Very intersting BB I went to Terezin this year a concentration camp near Prague and it does a lot to you.
We went with school to Berlin at around 1977 and went past checkpoint charlie to east germany and talked to a student. The oppression was great You were not allowed to study if you weren't part of the communistic party and you were watched al the time.
But indeed, on the countrary every body had work and a live while now lots of people are extremely poor and on the streets In Russia they even sell their children, that's how bad it is. I guess there is no perfect world

Beach Bum said...

Vigil: The "grand strategy", or lack of one, Chef wrote about is the allusive chance I wrote about pissing away.

But you are right, with nothing to counter it the neo-cons just had to wait to get their chance.
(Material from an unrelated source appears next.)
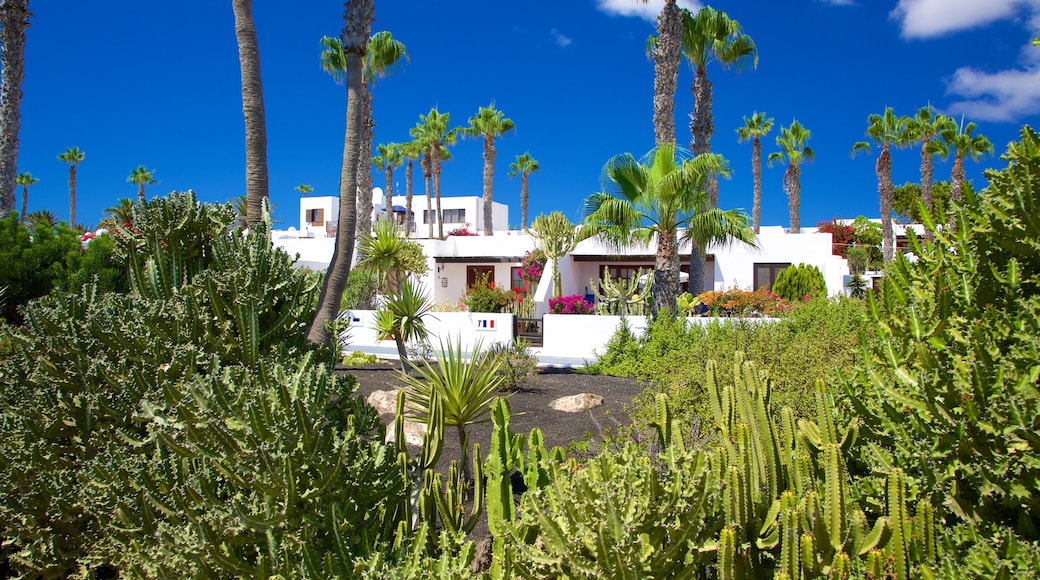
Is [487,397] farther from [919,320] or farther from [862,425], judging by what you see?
[919,320]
DCap: i had to deposit my left over money in an East German bank - i wonder if i got interest...

LOL! I knew a bunch of old farts that felt the same way about their Confederate money.
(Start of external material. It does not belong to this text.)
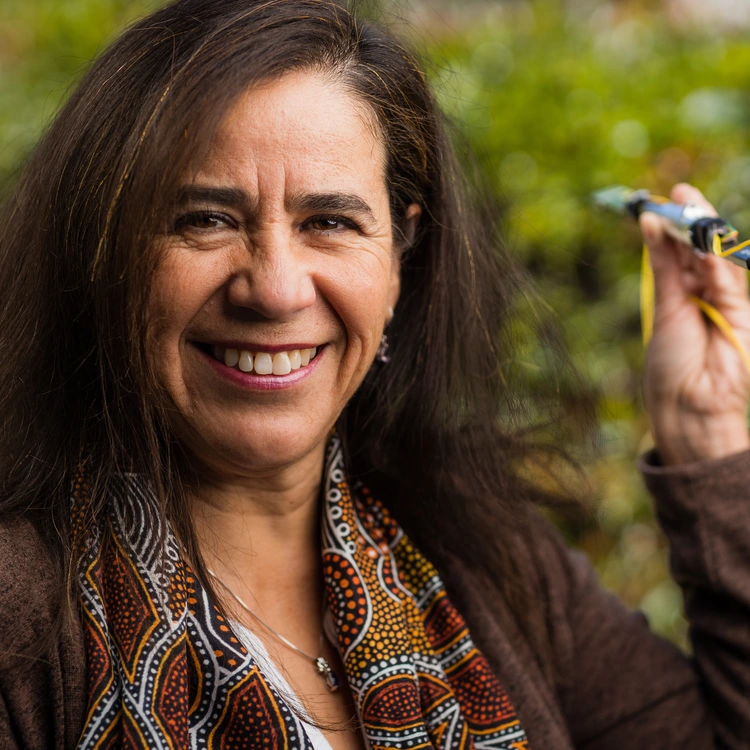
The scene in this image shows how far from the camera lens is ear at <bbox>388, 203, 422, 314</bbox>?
1966 millimetres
Madmike: I would have loved the chance to see Berlin, although on the way out we got a free afternoon in Amsterdam. As for the Berlin Wall seeing the border and all teh barriers was enough.

Marja: That's the rub of the human condition I guess. Fabulous wealth and splendor for some while others struggle to get enough just to eat. I guess I'm still naive/stupid enough to think an intelligent people believing in the valves of their faith should be able to correct it.

Then again like I wrote the new religion is the pursuit of excessive profits.

Hill said...

Great story, BB.

Took me back a few years. Hubby No. 1 could type and with a draft no. of 67, typing skills sent him to Germany instead of Vietnam. Lived in Germany 2 years. Slacker base. Used my booze & cig ration card to buy American whiskey and Marlboro's and sell them at considerable profit to my German neighbors. This, in turn, translated into "sightseeing" income. Beautiful country. Tragic history.

Many years later, watched the fall of the Berlin Wall on TV, live as it happened. Gripping and emotional.

And fuck Raygun.

That is all.

Beach Bum said...

Hill: Actually I was surprised how much I liked Germany. It was fun and the people turned out really nice. Except one old fart who in the mid-80's when I was there looked about the right age to have been a WW2 vet for the other side.

Vigilante said...

Und was der frauleins und Biers? Sprechenze Beach?

Beach Bum said...

Vigil: If I understand correctly the beer was beyond great,and as far as the women, I struck out every time.

lime said...

wow, i can't imagine the effect of visiting bergen-belsen. it must have been a pwerful thing that defies words.